Office For The Design Economy explores the contribution by designers working in both design specific and non-design industries.
As a business tool, an outcome of a design-led approach is to create wealth and optimise costs. Creativity within business generates ideas and innovation exploits them. Good design connects the two and links ideas to markets, shaping them to suit the needs of customers and users.
Introduction TO OUR PROPOSED DESIGN ECONOMY FRAMEWORK
This strategy aims to embrace all that design is and needs to promote growth and prosperity. The term Design Economy is used to describe the contribution of design across the whole of our economy, society and culture. Design is a powerful tool that can change people’s lives, the businesses and services they use, and the societies and environments in which they live. Specifically, this strategy seeks to target the power of design on five priority areas.
5 DESIGN DIALOGUES FOR POLICY
1. Design and Economic Growth
As a business tool, Design is about creating wealth and enhancing social and cultural wellbeing. Creativity generates ideas and innovation exploits them. Design connects the two, shaping them to suit the needs of customers and users.
2.DESIGN & CULTURE
Design, whether through fashion, games, products or spaces is a powerful way of finding and making meaning and offers distinctive channels to communicate individual and group identity and expression or a sense of place.
3. DESIGN & THE ENVIRONMENT
Design can transform environments, places and spaces with multiple benefits to a wide range of users of, for example: schools, housing, towns, cities and public spaces.
4. Design and Public Services
Design facilitates the development of better and more effective public services and contributes to social innovation, thereby improving the quality of life for all the citizens of Scotland. Design thinking could help ameliorate problems in health, transport and crime.
5. Design and Society
Design as a process can transform public and civic life by tackling social issues; it offers people-centred solutions to complex societal problems. New approaches such as community-centred or eco-centred design herald new ways of enhancing quality of life social well-being.
The Bridge to a Design Policy
Design is coming to the fore in policy terms, particularly in our competitor economies in South East Asia and other nations. Globally, specialist design strategies, promotional centres, biennales, festivals and other initiatives are growing at an exponential rate. In that context Scotland has a distinguished design history and a depth of expertise and capacity to build upon and celebrate in this Year of Architecture, Design and Innovation.

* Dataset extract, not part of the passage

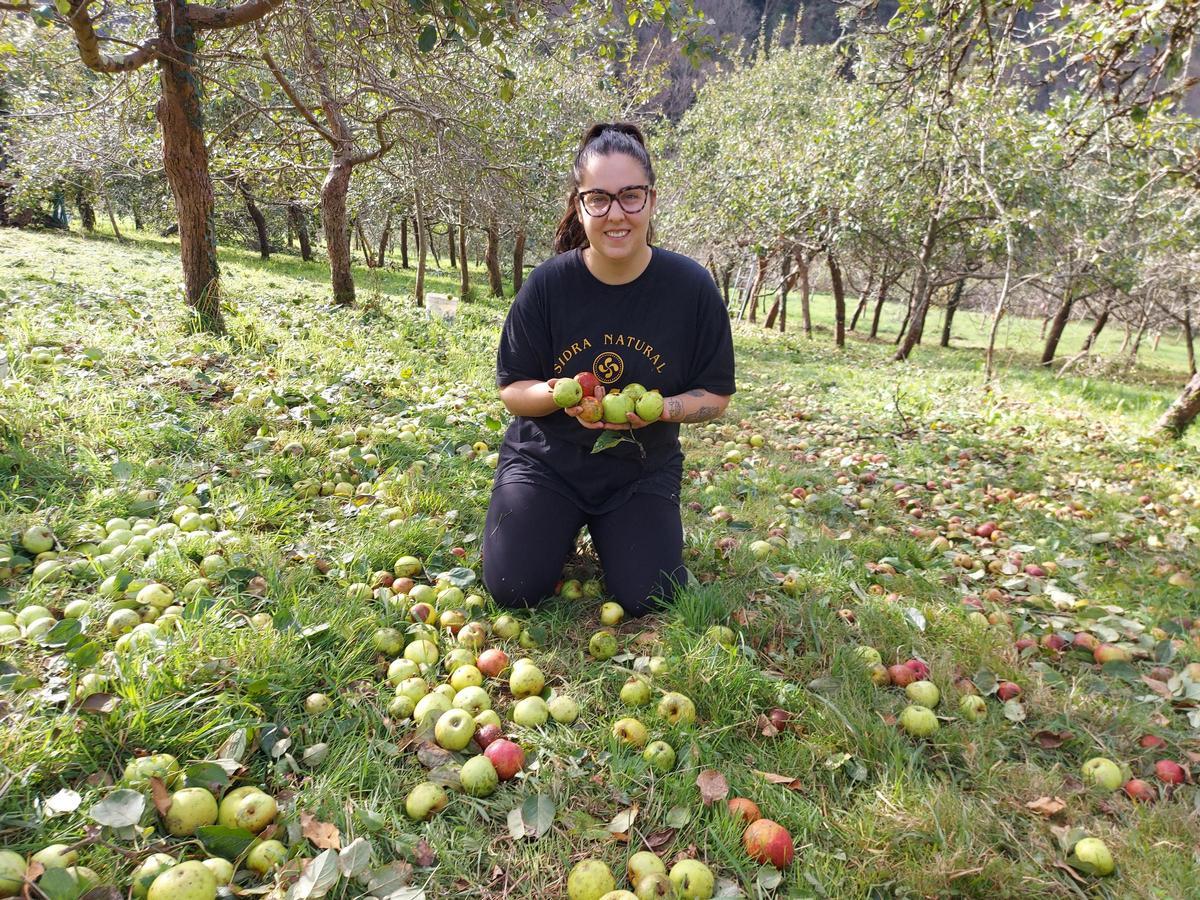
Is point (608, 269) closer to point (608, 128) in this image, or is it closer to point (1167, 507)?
A: point (608, 128)

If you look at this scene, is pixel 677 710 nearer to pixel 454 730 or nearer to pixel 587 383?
pixel 454 730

Scotland needs to draw on its design strengths and fully exploit these as a competitive advantage. Design could make Scotland a leading creative, competitive, and knowledge-based economy. We have lots of small, smart companies, talented individuals, intellectual assets including IP and some large companies in Food and Drink and Oil and Gas which thrive, because they are design-led.
What does design sector need to flourish?
This strategy is the basis of a new design narrative. In order to deliver on its full potential, ranged on the 5 areas above, design in Scotland needs to be highlighted and a language developed that all can understand and share. Ultimately, this might be embodied in a design policy for Scotland led by industry. The following steps are precursor to that policy:
1. Scotland has lacked a coherent voice that speaks for design in all its contemporary diversity. This strategy has brought together the range of designers and design disciplines for the first time. This is the work of OFTDE.
2. Better understanding by business of the strategic benefits of embedding design and creating an environment in which design is seen as an investment. A number of design champions - spokespeople from beyond the sector will be identified to amplify the Power of Design.
3. Support for designers to develop their products and services, scale up and internationalise their work.
4. Continue to encourage the Design Industry to develop the ability to represent itself so that the Design Policy continues to evolve a continually changing business environment.
5. Celebration – stage events that showcase Design in Scotland.
6. Business skills – many design practices are small or even micro businesses. In order to maximise potential, these businesses need the skills to deliver their business plans.